Ford Preparing To Ax Mercury

The American Car Company graveyard might get a little larger soon; it looks like Ford is getting ready to give Mercury the "'Ole Yeller" soon. Allan Mullaly made it clear when he took the reigns at Ford, that he would emphasize one premier brand, Ford, and would eventually wind down extraneous brands Lincoln and Mercury. According to sources, the automaker's top executives are preparing a proposal to kill Mercury to be presented to directors in July. Mercury is already losing two of its models next year, leaving it with a serious product drought.

The plan hinges on Ford's ability to convince Lincoln/Mercury dealers to close or consolidate with existing Ford dealerships, a negotiation that could get rocky. No dealer wants to give up his franchise. Unfortunately for them, this plan falls right in line with Ford's other cost cutting measures, namely the elimination of small-niche European brands like Volvo and Jaguar. With the Euro-pudge trimmed, Mullaly is now turning his attention to Ford's North American fat.

"Mercury is a forgotten brand," said John Wolkonowicz, an auto analyst with IHS Global Insight. "Many Americans probably already think it has been discontinued. Mercury was too similar to Ford from the very beginning." Uh-Greed! "The reason Mercury failed throughout its existence is because Ford never wanted to spend any money on it,” Wolkonowicz said. “Ford always wanted to do it on the cheap and the results were what you'd expect.” Eh, Mercury hasn't always been a failure necessarily, just not a "winner," per say.

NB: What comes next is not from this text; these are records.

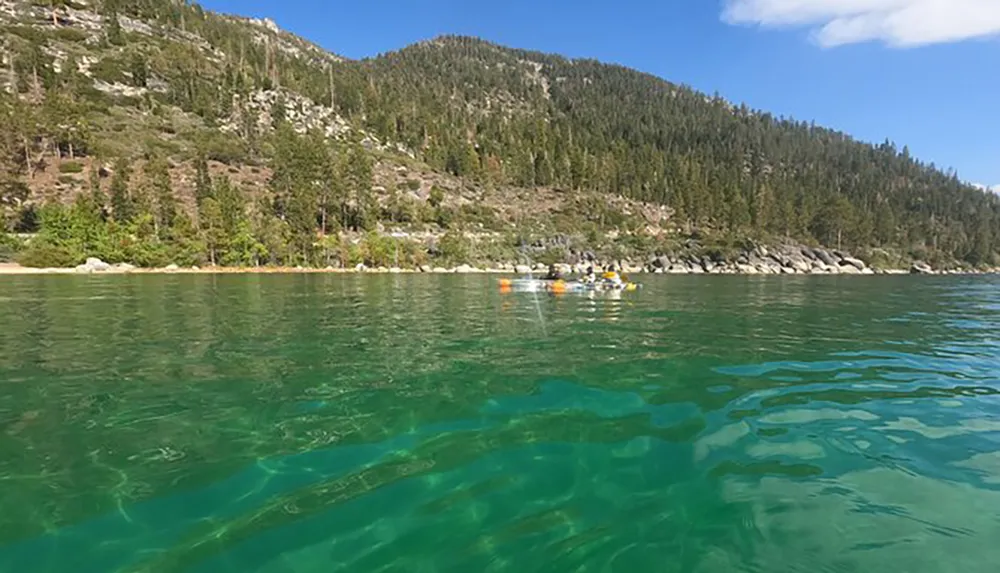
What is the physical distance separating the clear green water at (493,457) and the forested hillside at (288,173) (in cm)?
6620

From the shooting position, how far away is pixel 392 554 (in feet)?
16.2

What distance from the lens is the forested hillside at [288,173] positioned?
7700cm

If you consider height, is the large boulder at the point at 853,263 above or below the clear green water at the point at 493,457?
above

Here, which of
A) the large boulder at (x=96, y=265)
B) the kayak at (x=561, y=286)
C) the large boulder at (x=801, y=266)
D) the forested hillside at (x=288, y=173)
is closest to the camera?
the kayak at (x=561, y=286)

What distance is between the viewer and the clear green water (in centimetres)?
506

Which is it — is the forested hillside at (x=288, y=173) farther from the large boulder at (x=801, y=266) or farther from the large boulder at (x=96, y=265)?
the large boulder at (x=801, y=266)

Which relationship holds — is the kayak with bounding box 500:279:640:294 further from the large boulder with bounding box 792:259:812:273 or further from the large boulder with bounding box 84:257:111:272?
the large boulder with bounding box 792:259:812:273

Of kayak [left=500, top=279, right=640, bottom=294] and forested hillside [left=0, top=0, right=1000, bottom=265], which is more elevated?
forested hillside [left=0, top=0, right=1000, bottom=265]

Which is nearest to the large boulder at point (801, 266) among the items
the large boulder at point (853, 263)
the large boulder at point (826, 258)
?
the large boulder at point (826, 258)

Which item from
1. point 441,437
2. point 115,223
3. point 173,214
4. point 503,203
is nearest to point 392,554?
point 441,437

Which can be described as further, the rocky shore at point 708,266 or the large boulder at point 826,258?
the large boulder at point 826,258

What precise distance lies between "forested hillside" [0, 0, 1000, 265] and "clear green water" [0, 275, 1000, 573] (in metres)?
66.2

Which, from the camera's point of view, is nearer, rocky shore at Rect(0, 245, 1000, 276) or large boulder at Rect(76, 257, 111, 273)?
large boulder at Rect(76, 257, 111, 273)

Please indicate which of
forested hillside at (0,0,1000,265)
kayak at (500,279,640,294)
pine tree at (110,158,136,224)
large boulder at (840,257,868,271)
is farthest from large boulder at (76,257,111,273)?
large boulder at (840,257,868,271)
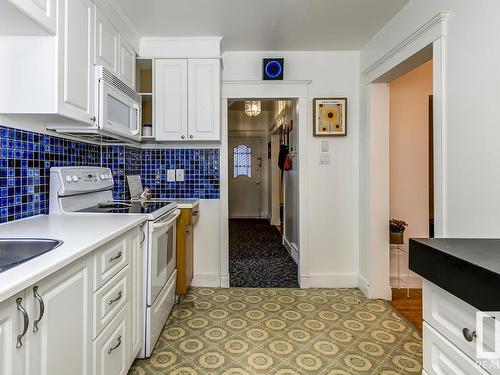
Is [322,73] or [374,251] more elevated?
[322,73]

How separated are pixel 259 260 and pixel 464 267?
3.24m

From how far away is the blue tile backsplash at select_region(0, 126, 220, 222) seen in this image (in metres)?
Answer: 1.54

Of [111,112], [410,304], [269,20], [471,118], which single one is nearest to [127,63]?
[111,112]

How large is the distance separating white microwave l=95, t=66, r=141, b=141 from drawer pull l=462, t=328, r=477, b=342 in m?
2.00

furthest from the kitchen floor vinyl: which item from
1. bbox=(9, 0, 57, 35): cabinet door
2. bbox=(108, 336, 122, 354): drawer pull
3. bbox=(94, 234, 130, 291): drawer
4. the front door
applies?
the front door

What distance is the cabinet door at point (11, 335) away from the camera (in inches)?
28.5

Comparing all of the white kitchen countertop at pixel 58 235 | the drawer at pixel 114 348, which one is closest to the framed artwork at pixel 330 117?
the white kitchen countertop at pixel 58 235

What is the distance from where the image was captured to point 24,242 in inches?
45.0

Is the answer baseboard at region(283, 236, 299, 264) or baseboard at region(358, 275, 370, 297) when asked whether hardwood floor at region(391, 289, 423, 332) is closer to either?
baseboard at region(358, 275, 370, 297)

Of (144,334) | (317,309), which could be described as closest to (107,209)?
(144,334)

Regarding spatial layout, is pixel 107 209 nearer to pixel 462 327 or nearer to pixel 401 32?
pixel 462 327

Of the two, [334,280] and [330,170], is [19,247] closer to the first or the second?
[330,170]

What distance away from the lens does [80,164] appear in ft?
7.29

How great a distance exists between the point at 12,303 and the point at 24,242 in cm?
48
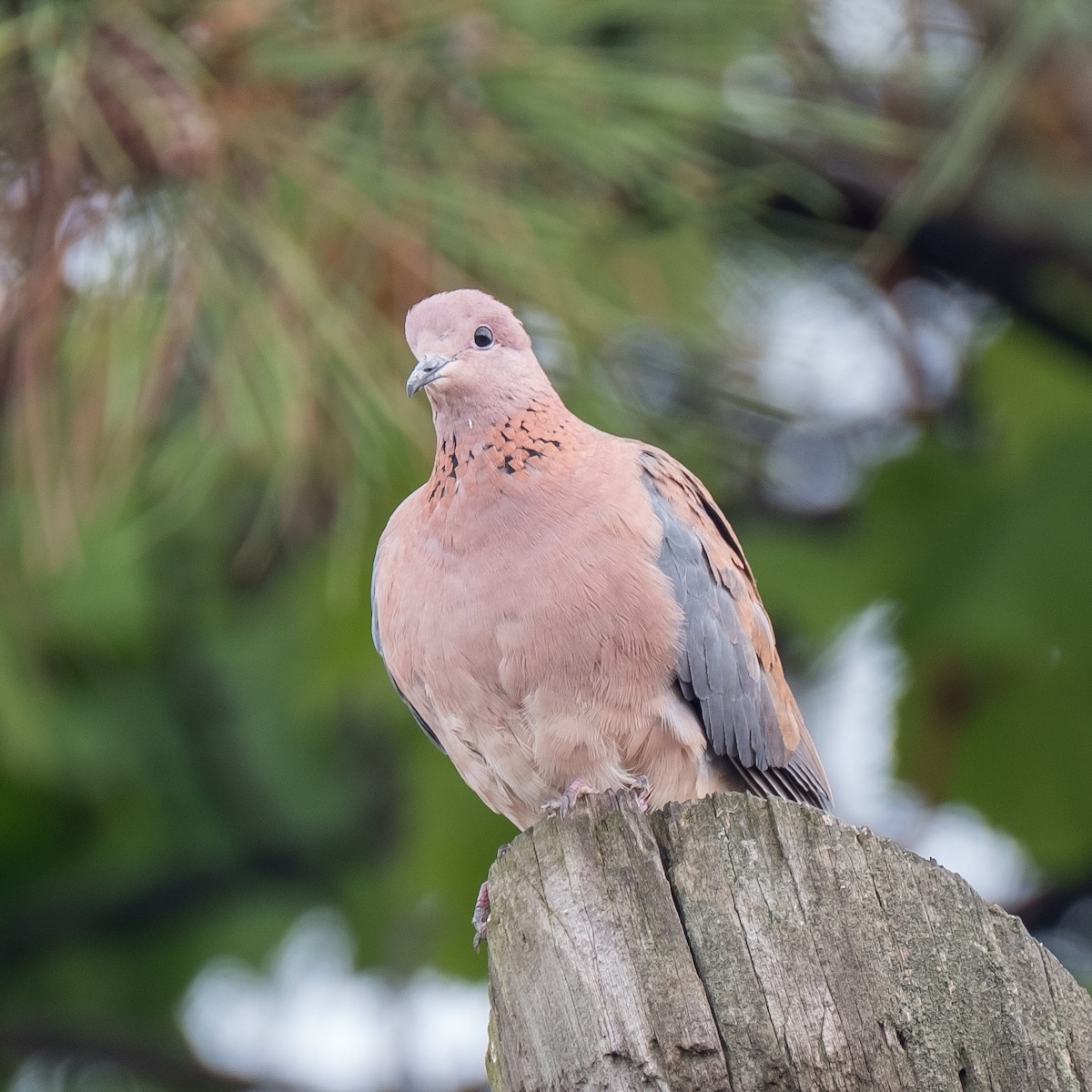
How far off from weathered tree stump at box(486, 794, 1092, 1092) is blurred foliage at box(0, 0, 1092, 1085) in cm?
146

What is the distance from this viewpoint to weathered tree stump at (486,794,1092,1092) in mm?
1867

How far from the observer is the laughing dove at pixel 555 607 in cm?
288

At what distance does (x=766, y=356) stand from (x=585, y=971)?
263 centimetres

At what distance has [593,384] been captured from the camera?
13.6 feet

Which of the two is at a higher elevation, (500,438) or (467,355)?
(467,355)

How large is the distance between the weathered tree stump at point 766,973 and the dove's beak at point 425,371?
127 centimetres

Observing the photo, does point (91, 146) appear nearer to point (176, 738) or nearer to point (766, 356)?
point (766, 356)

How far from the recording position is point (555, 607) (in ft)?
9.37

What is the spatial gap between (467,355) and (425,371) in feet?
0.33

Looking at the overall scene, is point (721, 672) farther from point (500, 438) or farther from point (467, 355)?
point (467, 355)

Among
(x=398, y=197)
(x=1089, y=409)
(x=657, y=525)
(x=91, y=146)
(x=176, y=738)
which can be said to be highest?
(x=91, y=146)

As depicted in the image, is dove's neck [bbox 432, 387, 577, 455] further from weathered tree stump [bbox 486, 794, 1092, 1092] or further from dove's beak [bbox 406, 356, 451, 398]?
weathered tree stump [bbox 486, 794, 1092, 1092]

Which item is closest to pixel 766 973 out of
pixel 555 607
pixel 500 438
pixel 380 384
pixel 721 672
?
pixel 555 607

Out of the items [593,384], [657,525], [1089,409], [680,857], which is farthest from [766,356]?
[680,857]
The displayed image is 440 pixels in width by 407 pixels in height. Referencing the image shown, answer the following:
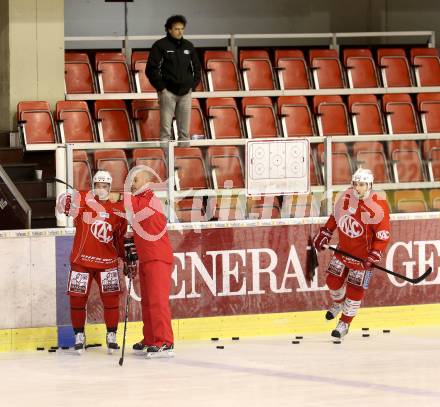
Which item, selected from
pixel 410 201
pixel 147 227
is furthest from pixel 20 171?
pixel 410 201

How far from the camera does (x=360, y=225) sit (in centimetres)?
1180

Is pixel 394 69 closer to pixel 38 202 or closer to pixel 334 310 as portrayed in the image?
pixel 334 310

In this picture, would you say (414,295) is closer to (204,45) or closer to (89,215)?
(89,215)

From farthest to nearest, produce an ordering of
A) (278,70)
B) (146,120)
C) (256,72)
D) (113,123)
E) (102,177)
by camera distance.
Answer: (278,70), (256,72), (146,120), (113,123), (102,177)

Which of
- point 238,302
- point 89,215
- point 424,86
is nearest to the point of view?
point 89,215

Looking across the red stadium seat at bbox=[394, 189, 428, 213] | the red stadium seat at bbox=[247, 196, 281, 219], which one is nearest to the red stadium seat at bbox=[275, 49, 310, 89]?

“The Grand Marquis has the oldest buyer demographics in the industry with an average age of 70,” Wolkonowicz said. “There are still members of the Depression generation who will miss Mercury.” Welp, can't really argue with that. Mercury's cultural heyday came in the 1950s, when hot-rodders favored its engines, which were larger and faster than those found in Ford models, Wolkonowicz said. Along with Lincoln, Mercury sponsored “The Ed Sullivan Show” on CBS in the 1950s and 1960s. Detective Steve McGarrett drove a black Grand Marquis in the “Hawaii Five-0” TV series on CBS in the 1970s.

As Mercury's sales plunged, so too have its profits, Wolkonowicz said. With one-quarter of the sales it had a decade ago, it's hard to rationalize the line's continued existence, he said. “I'm not surprised to see Mercury go because they don't sell enough of them,” Wolkonowicz said. “It's been a case of benign neglect for years.”

There is an upside to all of this, as well. One benefit to being "to similar to Fords" is that Mercurys are cheap and easy to repair. Aside from headlights, they are identical to their Ford cousins. Another benefit: used Mercurys will still have a parts supply, being Fords and all, and there are sure to be some serious deals found on out-going 2010 Mercurys. The Milan is a tarted-up Fusion, and for the right money, an excellent buy! Those ancient Grand Marquis are still being sold because they are bullet-proof cars. The Mercury Mariner is far classier than the Ford Escape it is based on, and is available with the same hybrid technology.

Keep you eyes peeled for deals on Mercurys; they will be out there!